WHAT IS EXPECTED: Set down exactly the lines below, from the one containing "New Zealand, site" through the final line, and include no others.

SUPPLIED INFORMATION:
Segment Open

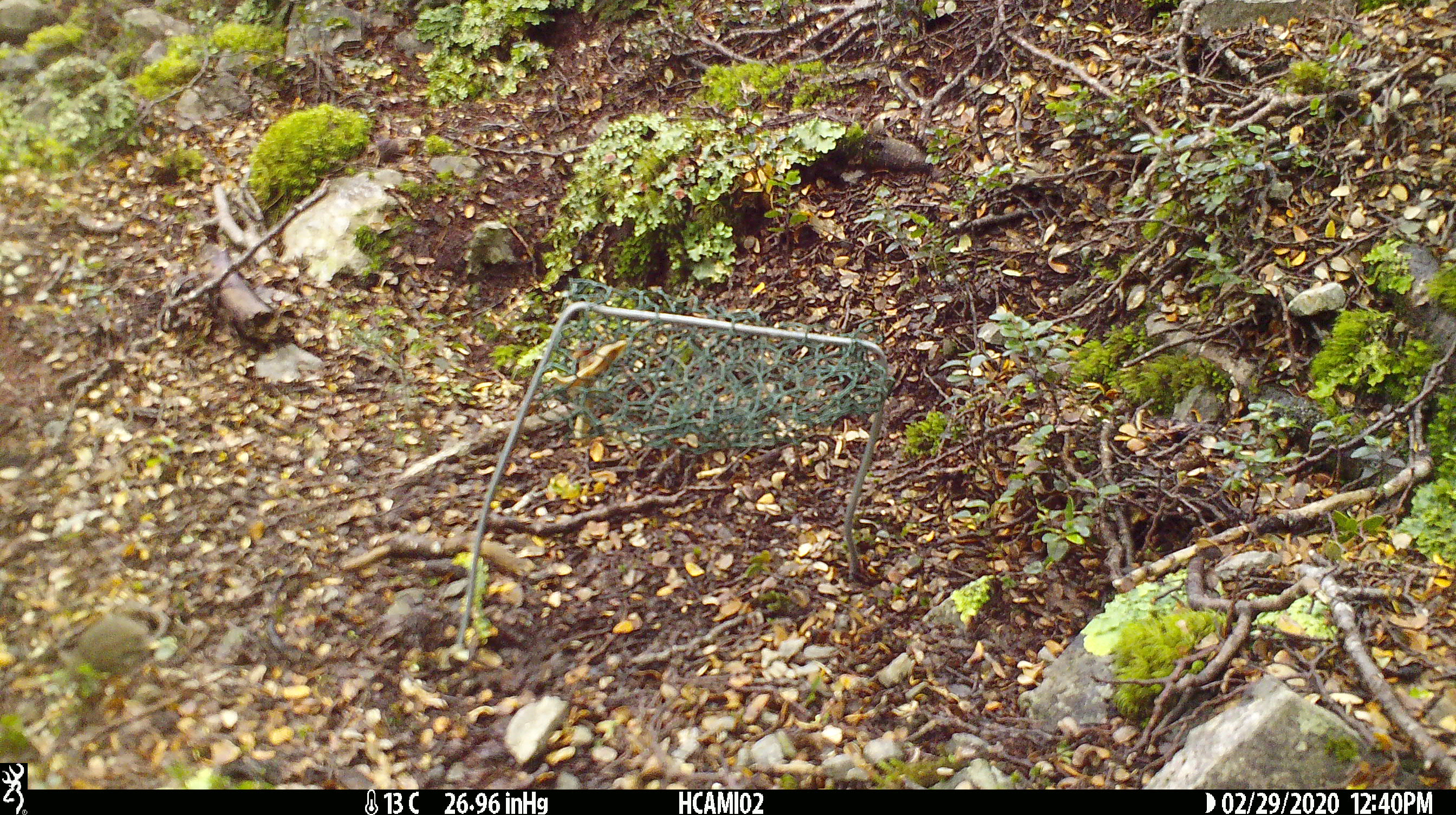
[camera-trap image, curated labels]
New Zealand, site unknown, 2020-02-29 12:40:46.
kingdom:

Segment Closed

ANSWER SECTION:
New Zealand, site unknown, 2020-02-29 12:40:46.
kingdom:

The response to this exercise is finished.